Surrey Mayor Dianne Watts says her city will be "relentless" in letting criminals know they're not welcome, in line with a report into the crackdown on the city's high murder rate.
Watts made the comments Friday as she unveiled the recommendations made by her Task Force on Crime, which was created in November to look for solutions, amid public outrage over the high crime rate.
She said new initiatives will include adding 24 police officers over the next two years and a permanent six-member bike squad, which will start training Monday.
The extra officers are expected to cost the city $300,000 in 2014 and $600,000 in 2015. The city will also expand its CCTV program and use licence plate readers to identify stolen vehicles.
RCMP Supt. Bill Fordy said more than 140 arrests have been made since the police started a crackdown on nuisance properties, resulting in dozens of charges, and there are no immediate plans to cut back on increased patrols in the Newton area.
NDP says more resources needed
However, NDP Surrey MLA Harry Bains says it's not enough.

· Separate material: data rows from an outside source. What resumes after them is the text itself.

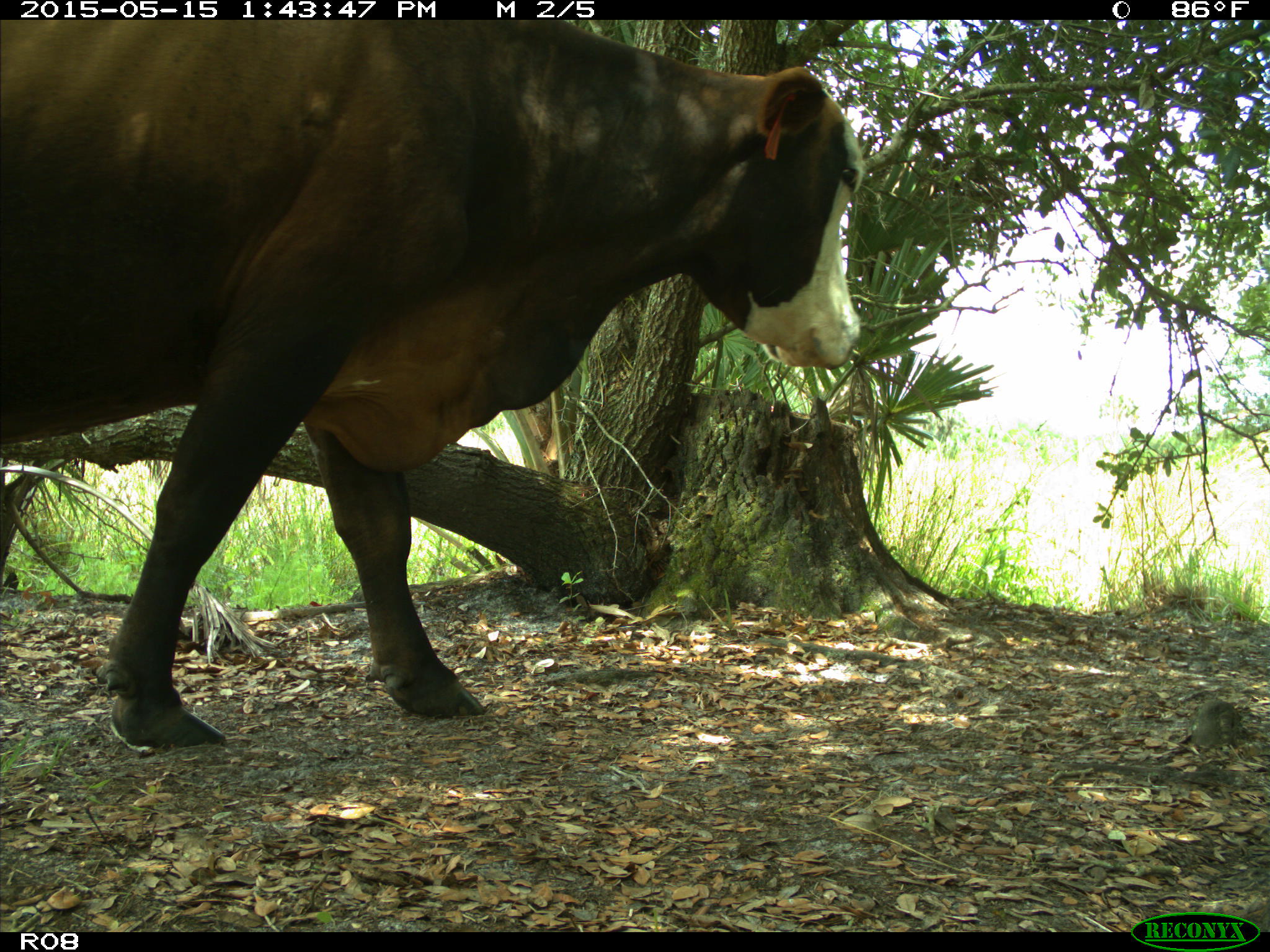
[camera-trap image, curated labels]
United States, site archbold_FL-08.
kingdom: Animalia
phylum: Chordata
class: Mammalia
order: Artiodactyla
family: Bovidae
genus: Bos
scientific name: Bos taurus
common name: domestic cow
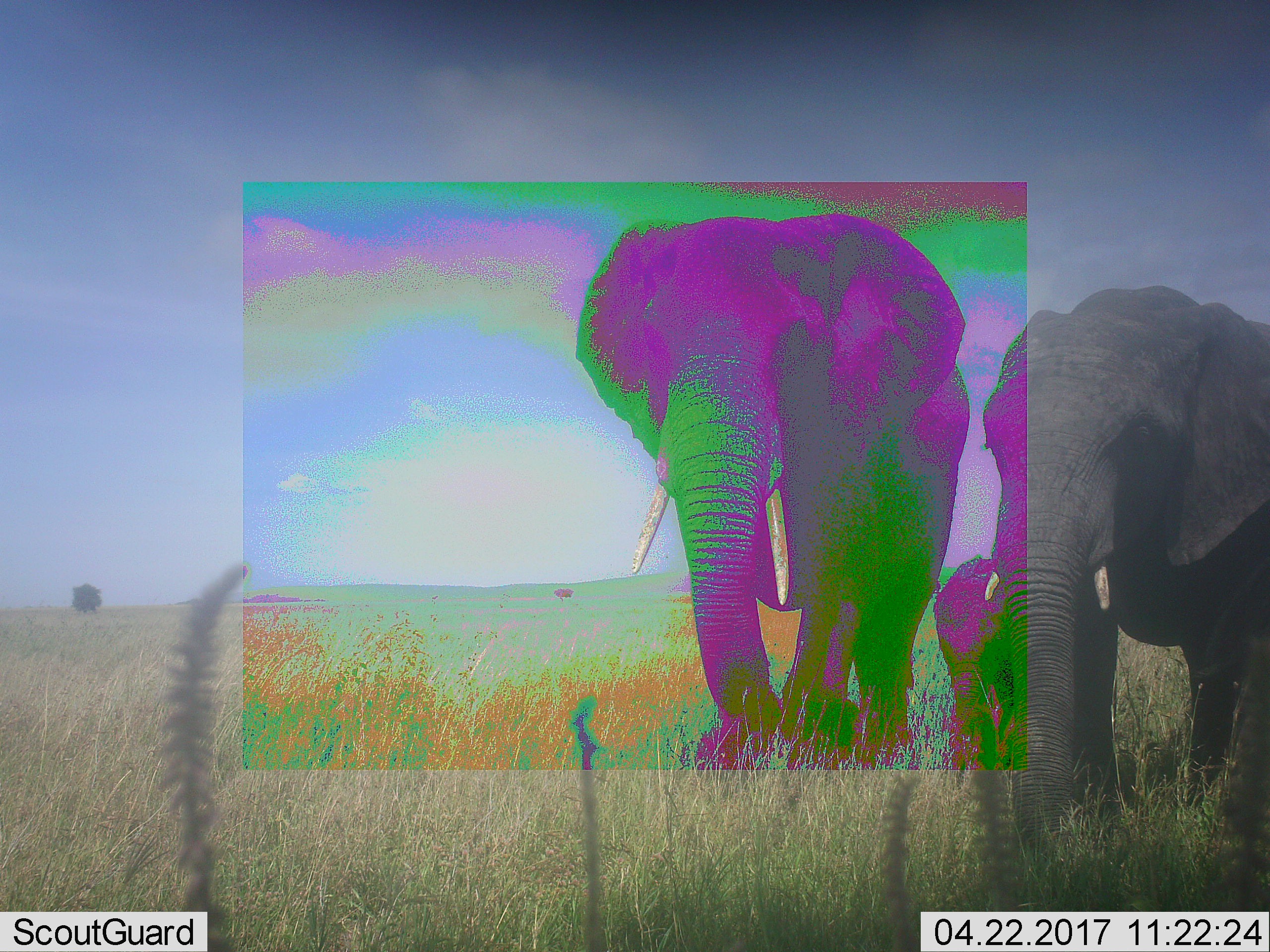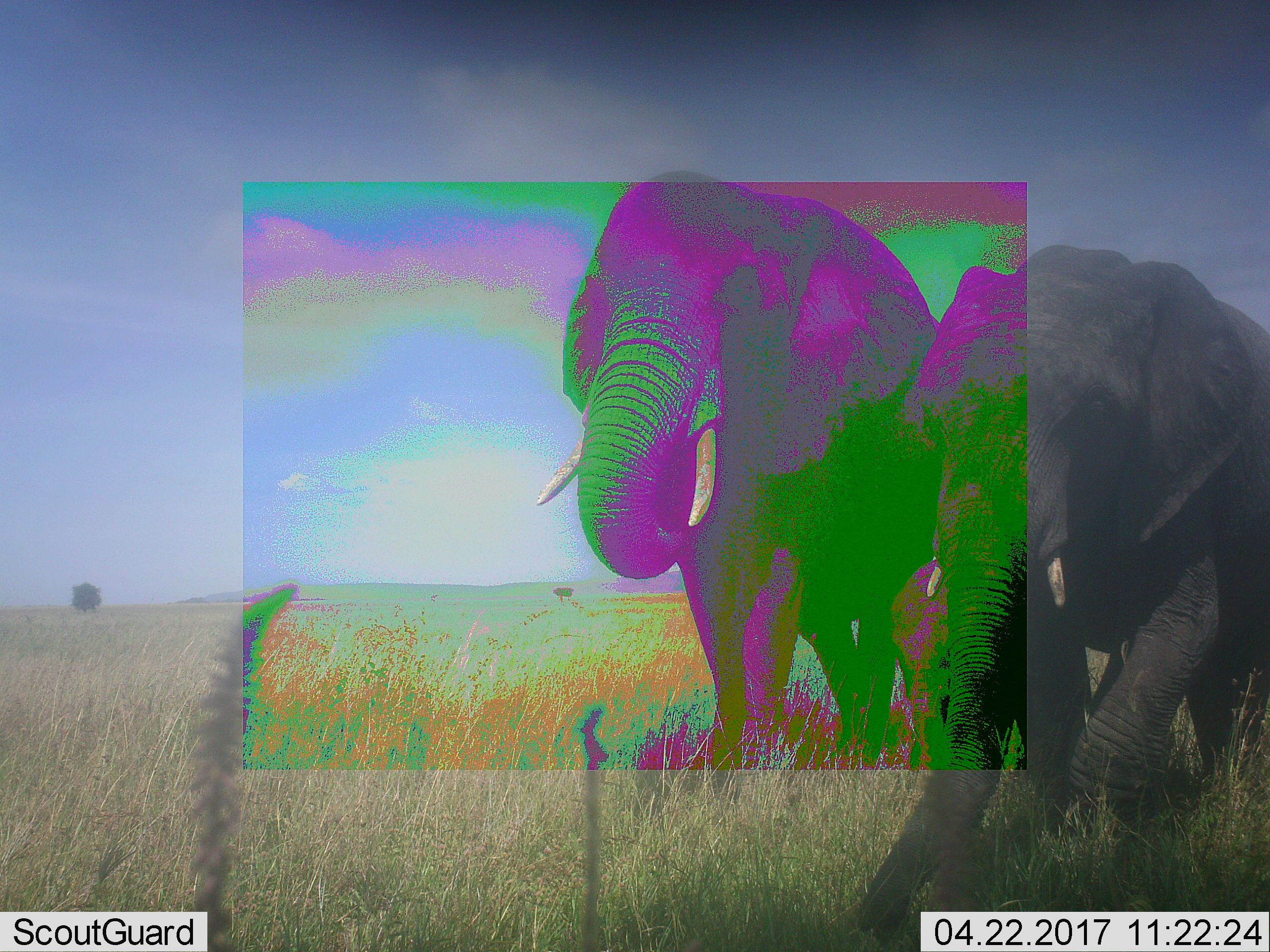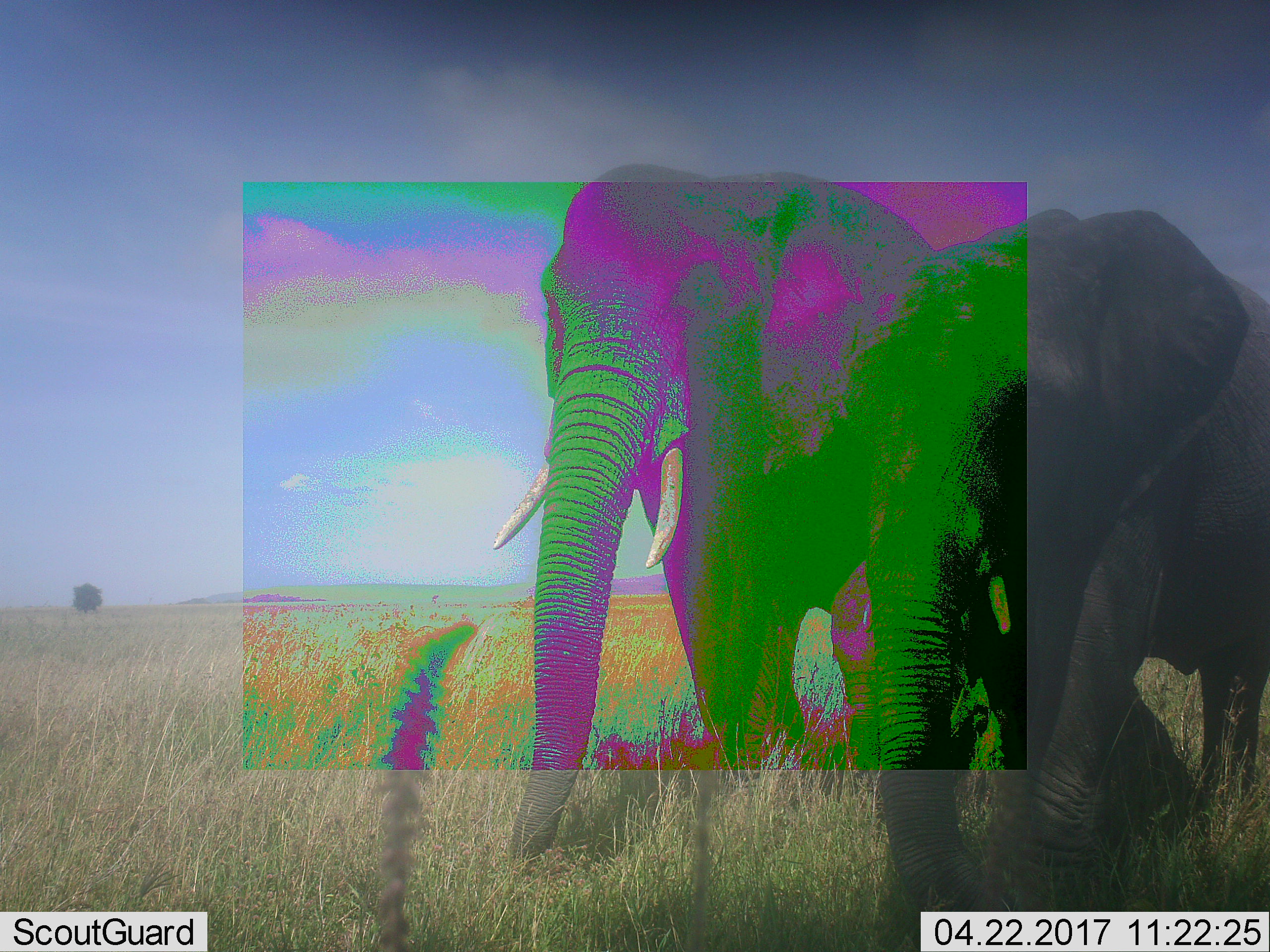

We need to have a real emphasis put on hiring more police officers than what's being announced," he said. We still need to deal with recovery homes that are still going on unregulated.
"We still don't have anything concrete about the community court. We have nothing to address mental health issues."
Bains says he applauds the effort, but Surrey is going to be the largest Lower Mainland city in just a few years and more needs to be done.
The task force, which included the mayor, police, school board officials, a criminologist and other experts, was formed just before the death of Julie Paskall, a hockey mom who was savagely beaten outside the Newton Arena in late December as she waited to pick up her son from hockey practice.
Following Paskall's murder, Central Surrey residents came forward with a litany of safety complaints including inadequate lighting and the location of a bus loop they say is notorious for shady activity.
A total of 25 people were murdered in Surrey in 2013, and community outrage over Paskall's death put even more pressure on the city to deal with violent crime.
In the wake of her killing, nearly 50 police officers were deployed to Newton and Whalley and security was increased around the Newton Town Centre.